Çoğu zaman gözlerimizle, bir baş işaretiyle cinayet mahkemesindekinden daha fazla bir haşmetle yemin ederiz.
Madam Marneffe, sanki Lisbeth’in de inanmasını istermiş gibi elini onun elinin üstüne koyarak “Namuslu bir insandan neyim eksik?” dedi. “Evli bir kadınım, kendi başıma buyruk bir kadınım. O kadar ki sabahleyin işe giderken Marneffe’in aklına esip de bana Allah’a ısmarladık diyecek olsa kapımın kapalı olduğunu gördü mü usulcacık çıkar gider. Çocuğunu, benim Tuileries’deki iki ırmak başında oynayan mermerden çocuklardan birini sevdiğim kadar bile sevmez. Akşam yemeğine gelmezsem hizmetçi ile pekâlâ yemeğini yer çünkü hizmetçi mösyönün emrindedir. Marneffe akşamları, yemekten sonra çıkar; ta gece yarısı veya saat birde gelir. Maalesef bir yıldır oda hizmetçim yok demek istiyorum ki bir yıldır dulum. Biricik ihtirasım, bir saadetim vardı… O da zengin bir Brezilyalı idi, gideli bir yıl oluyor; bu, benim kendi hatamdır! Fransa’da yerleşmek için mallarını satmaya, işlerini yoluna koymaya gitmişti.
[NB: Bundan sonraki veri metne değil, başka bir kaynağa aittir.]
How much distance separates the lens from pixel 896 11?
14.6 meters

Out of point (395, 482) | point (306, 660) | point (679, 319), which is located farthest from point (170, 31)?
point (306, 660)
Gelince Valérie’sinin yerinde ne bulacak? Bir aptal! Bak! Bu, onun hatası, benim değil; gelmekte ne diye gecikti? Tanrı bilir, belki o da benim namusum gibi boğulup gitmiştir.”
“Allah’a ısmarladık şekerim.” dedi Lisbeth birdenbire. “Birbirimizden hiçbir zaman ayrılmayacağız. Sizi seviyorum, takdir ediyorum, sizinim! Kuzinim, Vanneau Sokağı’ndaki müstakbel evinizde oturayım diye beni zorluyor, bunu istemiyorum! Çünkü bu yeni iyiliğin sebebini iyice anladım.”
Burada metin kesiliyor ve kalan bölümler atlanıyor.